Je préconiserais une vraie distanciation par rapport à deux familles d’esprits : les philosophes qui disent que l’être, ce qu’il y a derrière les choses, n’a pas de sens, ne compte pas, d’une part et, d’autre part, à l’autre bout de l’éventail, je pense aux scientifiques qui considèrent cet être en soi comme scientifiquement connaissable tel qu’il est vraiment au moins en droit et à la limite.
Il me semble que la vérité est finalement entre les deux, qu’il y a une sorte de co-émergence de la conscience humaine d’une part et de la réalité empirique d’autre part. L’une et l’autre émergent du « réel voilé » autrement dit, d’un être (avec un grand E) que par rapport aux choses, on peut aussi appeler le surréel de sorte que malgré l’immense distance entre cet être et nous, nous pouvons espérer, peut-être, que certaines impressions ou intuitions que nous avons nous fassent entrevoir, par analogie, un tout petit peu de ce surréel.

Deviner, mais chacun selon les voies qui lui sont propres. Ce fond des choses, on peut le chercher dans ce que certains mathématiciens appellent le logos, le monde des éternelles vérités mathématiques, on peut aussi le chercher dans les signes, dans les apparences visibles comme le font les peintres figuratifs, ou dans un vécu plus intime comme le font ceux des poètes et des compositeurs que j’aime.
Alors, je dirais que si vous êtes dans cet état d’esprit que je préconise, alors vous avez assez de vie intérieure pour échapper au prestige de la fausse culture frelatée, celle avec laquelle on nous endort, à ces pages entières de grands quotidiens uniquement consacrées à des chanteurs type Nique Ta Mère ou a des gloires du même tabac, aux prétendus grands novateurs qui mettent sous emballage le Pont Neuf  ou l’Arc de Triomphe, à l’effroyable infantilisme télévisuel, bref au tombereau d’insignifiances « tam-tamisées » qu’on nous déverse.
Pour tout vous dire, je crains que Cocteau, Picasso, Jarry et les autres n’aient finalement été que des supernovae de la culture, d’éblouissants feux d’artifice qui ne laissent derrière eux que cendres éparses.

Selon moi, la vraie culture existe encore, foisonne même, mais je pense qu’elle est devenue en grande partie souterraine.
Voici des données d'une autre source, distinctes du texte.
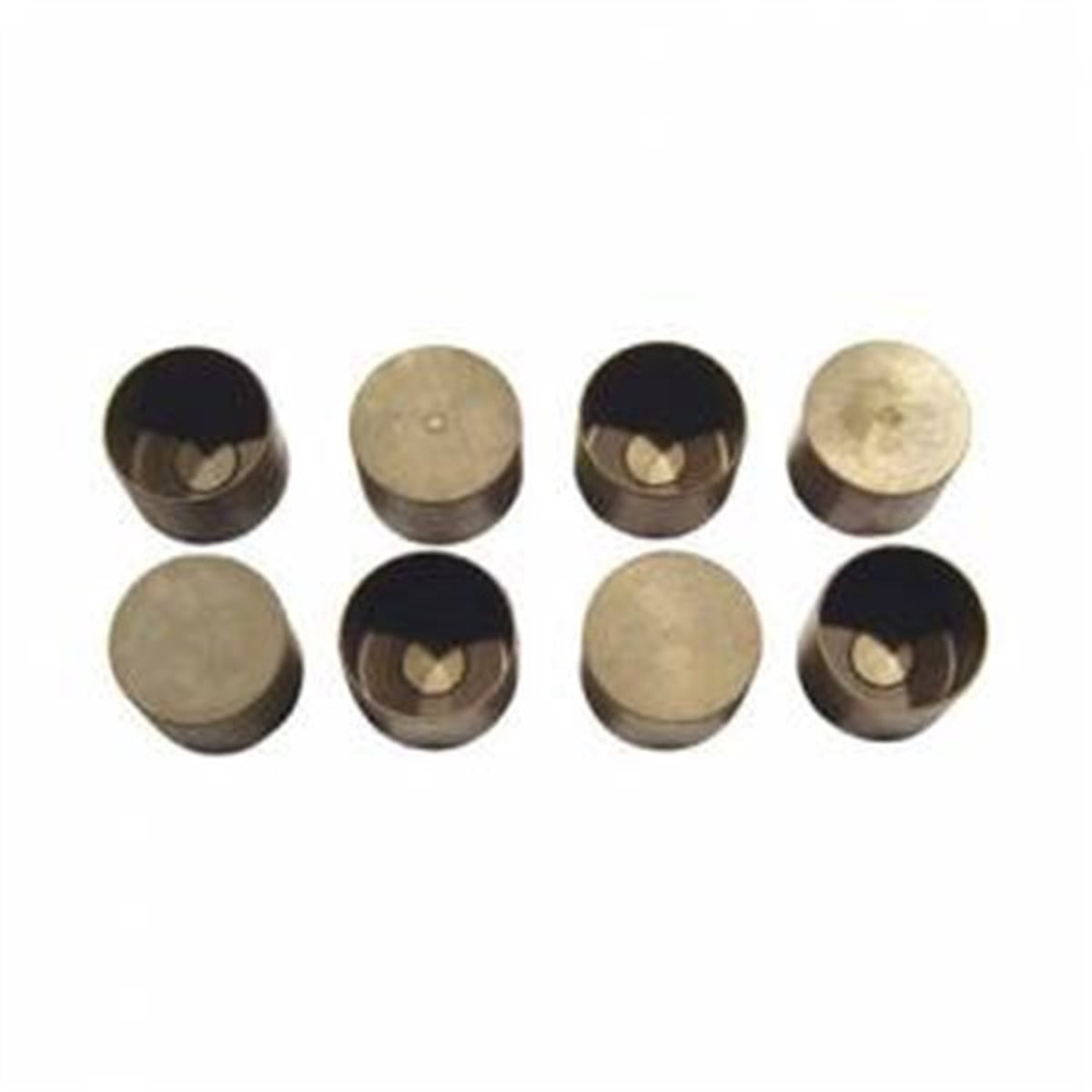YEDEK PARÇASUBAP FİNCANI PARTNER-BERLINGO-EXPERT-XSARA-BOXER-SCUDO 1.9 D 96 PSA 0942.41PSAPSA 0942.41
Elle est surtout le fait de tous ces anonymes qui jouent de la belle musique dans le privé, qui publient des vers dans de petites revues confidentielles, qui s’efforcent de se trouver eux-mêmes dans une peinture sérieuse, appliquée, intelligente.
Au XV° siècle, les poètes officiels étaient de grands rhétoriqueurs et ces gens me paraissent ressembler à nos actuels esthètes : je les soupçonne d’avoir cru « au nouveau » en soi : ceci est beau parce que ça n’a pas encore été fait et de s’être vraiment torturé l’esprit pour trouver du nouveau. Et tout d’un coup, Du Bellay, Ronsard sont apparus, des poètes tout simples qui pensaient ce qu’ils disaient et étaient de vrais poètes et là, ce fut le vrai renouveau. Alors comme au temps de la Renaissance, les visions du monde sont en train d’évoluer beaucoup et il n’est pas impensable que le miracle se reproduise.